BLOCO DE TEXTO:
================================

Na esteira desta proliferação de ordens secretas, disse ele, houve até a insólita vinda ao Brasil do escritor e ocultista americano Lon Milo DuQuette - especialista na obra de Crowley, “oficial administrativo nacional e internacional” da O.T.O. desde 1975 e “vice grão mestre” da ordem nos Estados Unidos desde 1994, segundo seu website. DuQuette, famoso por sua visão bem-humorada sobre o ocultismo, foi a um hospital do Rio encontrar Euclydes, que convalescia de seu terceiro enfarte.

Eles me pediram ao médico pra me liberar, vim pra cá e me iniciaram aqui, nesse apartamento. Tiramos até fotografia”, contou, divertindo-se, acrescentando que eles vieram acompanhados de um brasileiro, autodenominado frater Iskuros, que seria o líder do ramo oficial do grupo no país. “Fui a uma certa reunião e tive uma desavença com ele, infelizmente. Aí, me afastei com-ple-ta-men-te da OTO americana. Hoje em dia, somos amigos, nos telefonamos, nos falamos, tudo isso. Aproveitei que eu já tinha fundado a sociedade da Novo Aeon, comecei a trabalhar com a Novo Aeon e fundei a O.C.T., que é a Ordem dos Cavaleiros de Thelema.”.

================================

DADOS PARA REVISÃO:
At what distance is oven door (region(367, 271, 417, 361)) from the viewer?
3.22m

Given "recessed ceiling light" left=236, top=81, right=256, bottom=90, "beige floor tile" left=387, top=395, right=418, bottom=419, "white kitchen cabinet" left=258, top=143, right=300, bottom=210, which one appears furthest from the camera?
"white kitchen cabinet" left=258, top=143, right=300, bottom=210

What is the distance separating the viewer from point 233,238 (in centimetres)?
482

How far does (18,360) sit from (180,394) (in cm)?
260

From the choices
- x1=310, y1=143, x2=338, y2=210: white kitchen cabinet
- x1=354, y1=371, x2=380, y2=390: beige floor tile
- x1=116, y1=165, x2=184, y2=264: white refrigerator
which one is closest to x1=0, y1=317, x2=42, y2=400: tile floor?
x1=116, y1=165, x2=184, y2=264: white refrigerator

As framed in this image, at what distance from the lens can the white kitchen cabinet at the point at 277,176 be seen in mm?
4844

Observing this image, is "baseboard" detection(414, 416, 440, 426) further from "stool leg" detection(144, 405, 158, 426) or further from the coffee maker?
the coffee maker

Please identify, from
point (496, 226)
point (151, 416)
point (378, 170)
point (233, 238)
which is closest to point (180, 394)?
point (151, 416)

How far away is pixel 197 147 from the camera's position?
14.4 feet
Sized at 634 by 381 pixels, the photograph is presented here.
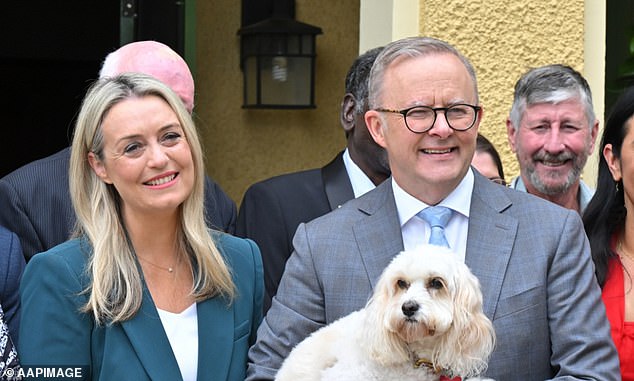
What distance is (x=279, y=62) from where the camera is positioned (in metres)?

================================

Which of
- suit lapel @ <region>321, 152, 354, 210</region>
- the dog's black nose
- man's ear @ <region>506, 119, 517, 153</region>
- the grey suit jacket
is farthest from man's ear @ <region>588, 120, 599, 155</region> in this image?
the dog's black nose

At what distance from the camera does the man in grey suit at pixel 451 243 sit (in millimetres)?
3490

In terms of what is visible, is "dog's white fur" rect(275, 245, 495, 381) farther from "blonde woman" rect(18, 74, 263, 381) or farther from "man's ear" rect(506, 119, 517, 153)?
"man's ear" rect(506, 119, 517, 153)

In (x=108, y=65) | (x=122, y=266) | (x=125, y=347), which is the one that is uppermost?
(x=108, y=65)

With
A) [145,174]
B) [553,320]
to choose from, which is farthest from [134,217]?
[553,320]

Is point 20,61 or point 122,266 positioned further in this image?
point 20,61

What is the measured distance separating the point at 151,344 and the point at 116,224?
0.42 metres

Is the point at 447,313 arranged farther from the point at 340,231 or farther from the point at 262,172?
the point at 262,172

================================

PROBLEMA 1:
Extraia do texto o trecho que vai de “Na esteira desta” até “seu terceiro enfarte.”.
PROBLEMA 2:
Responda com base no texto:
(a) Desde que ano DuQuette é “vice grão mestre” da ordem nos Estados Unidos?
(b) De qual enfarte Euclydes convalescia no hospital do Rio?
(c) Que nome a sigla O.C.T. designa?
As linhas não têm papel nenhum neste exercício.

RESULTADO DO EXERCÍCIO 1:
Na esteira desta proliferação de ordens secretas, disse ele, houve até a insólita vinda ao Brasil do escritor e ocultista americano Lon Milo DuQuette - especialista na obra de Crowley, “oficial administrativo nacional e internacional” da O.T.O. desde 1975 e “vice grão mestre” da ordem nos Estados Unidos desde 1994, segundo seu website. DuQuette, famoso por sua visão bem-humorada sobre o ocultismo, foi a um hospital do Rio encontrar Euclydes, que convalescia de seu terceiro enfarte.

RESULTADO DO EXERCÍCIO 2:
(a) Desde 1994.
(b) Do terceiro enfarte.
(c) Ordem dos Cavaleiros de Thelema.